The unsustainable growth of the global population needs to be halted through informed voluntary action, including empowerment of women, family planning and increased use of modern contraceptives. Coercive population policies such as those used for 35 years in China, in India 1975-77, and more recently in Peru, are unacceptable and must be condemned. But many millions of women and couples around the world face pro-natalist forms of coercion, such as being forced to give birth to unwanted children, in the absence of contraceptive services and legal abortion. All countries have some population policy, whether explicit or implicit: all attempt to influence fertility levels and population size, in various ways. What makes a population policy sustainable and sound? In this first blog on the topic, we take a look at the history of coercive policies.
By Frank Götmark
A large literature on coercion in the population context documents brutal historical actions against childbearing women and couples in several countries. In the recent book “Reproductive States”, edited by Solinger & Nakachi1, there are historical examples from Germany, USA, Japan, India, Egypt, Iran, Brazil, Nigeria, Russia, and China. The most infamous example is the so called “one-child policy” in China, reviewed by Tyrene White2. The policy formally began in 1979, but did not imply “only one child”; two children were often allowed in rural areas, and the content of the policy changed considerably over the decades, partly because of opposition. The policy ended in 2015, when Chinese leaders had begun to worry about future declining population.
The major decline in fertility rate occurred before the one-child policy – from about 6 children per woman in the mid-60’s to 2.5 in 1980. Moreover, according to Martin King Whyte and co-authors3, coercion was common before the one-child policy, during the marked decline in fertility between 1970 and 1979 (see references, graphs for fertility and contraceptive use in their publication).
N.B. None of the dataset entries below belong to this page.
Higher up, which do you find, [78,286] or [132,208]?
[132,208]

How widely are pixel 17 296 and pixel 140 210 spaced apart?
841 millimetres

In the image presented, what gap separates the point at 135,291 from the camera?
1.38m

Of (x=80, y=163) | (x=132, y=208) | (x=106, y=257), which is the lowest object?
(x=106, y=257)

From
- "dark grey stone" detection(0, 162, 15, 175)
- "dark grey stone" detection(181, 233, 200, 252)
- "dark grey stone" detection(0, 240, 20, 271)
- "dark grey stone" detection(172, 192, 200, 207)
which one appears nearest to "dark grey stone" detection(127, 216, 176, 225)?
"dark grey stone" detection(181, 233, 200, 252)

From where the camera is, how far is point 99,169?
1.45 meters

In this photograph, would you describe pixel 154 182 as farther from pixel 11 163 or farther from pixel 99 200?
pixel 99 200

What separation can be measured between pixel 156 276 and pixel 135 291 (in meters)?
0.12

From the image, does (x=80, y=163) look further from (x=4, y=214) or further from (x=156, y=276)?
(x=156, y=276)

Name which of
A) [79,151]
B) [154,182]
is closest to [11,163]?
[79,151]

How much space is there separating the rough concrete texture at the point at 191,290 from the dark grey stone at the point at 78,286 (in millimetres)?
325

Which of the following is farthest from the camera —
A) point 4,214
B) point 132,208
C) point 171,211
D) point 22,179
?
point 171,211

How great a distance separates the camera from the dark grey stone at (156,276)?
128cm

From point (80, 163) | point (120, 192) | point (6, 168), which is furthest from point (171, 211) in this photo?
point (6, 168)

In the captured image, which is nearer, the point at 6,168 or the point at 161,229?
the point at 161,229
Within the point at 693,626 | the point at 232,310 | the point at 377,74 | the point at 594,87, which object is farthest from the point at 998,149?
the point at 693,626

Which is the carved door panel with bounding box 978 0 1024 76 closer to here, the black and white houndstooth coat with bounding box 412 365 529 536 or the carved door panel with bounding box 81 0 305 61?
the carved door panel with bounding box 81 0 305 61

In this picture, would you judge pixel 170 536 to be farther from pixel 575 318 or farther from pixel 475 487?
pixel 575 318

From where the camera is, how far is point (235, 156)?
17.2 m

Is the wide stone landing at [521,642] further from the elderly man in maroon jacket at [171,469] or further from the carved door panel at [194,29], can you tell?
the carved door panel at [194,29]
The brutal actions by the communist regime during (and before) the one-child policy were by no means necessary for reducing fertility. The replacement fertility level of 2.1 children per woman or less could have been achieved through a voluntary family planning (FP) program, as in South Korea, Iran and elsewhere. Tyrene White describes, for the period 1979-1983, how strict enforcement of birth quotas was handed down to each city, county, neighborhood and village. Birth permits were needed and combined with periodical gynecological exams; if an “unplanned” pregnancy was detected, abortion was often more or less enforced. Those who tried to escape faced severe penalties, including fines and loss of employment2.
In some villages, women who refused abortion were subjected to endless meetings where they were berated, intimidated, and threatened into cooperation. At worst, women were forced into trucks and taken to headquarters for abortion, sterilization, and/or insertion of an IUD (intrauterine device). Insertion of IUDs became standard after childbirth. Villagers, at the time dependent on child labor in farms, resisted in various ways, by hiding, bribery to get a birth permit, attacking or killing FP officials, or by female infanticide (over time, sex-selective abortion became more common). The resistance, especially in rural areas, led to changes in the policy in 1984, and to other changes later on, but coercion continued2.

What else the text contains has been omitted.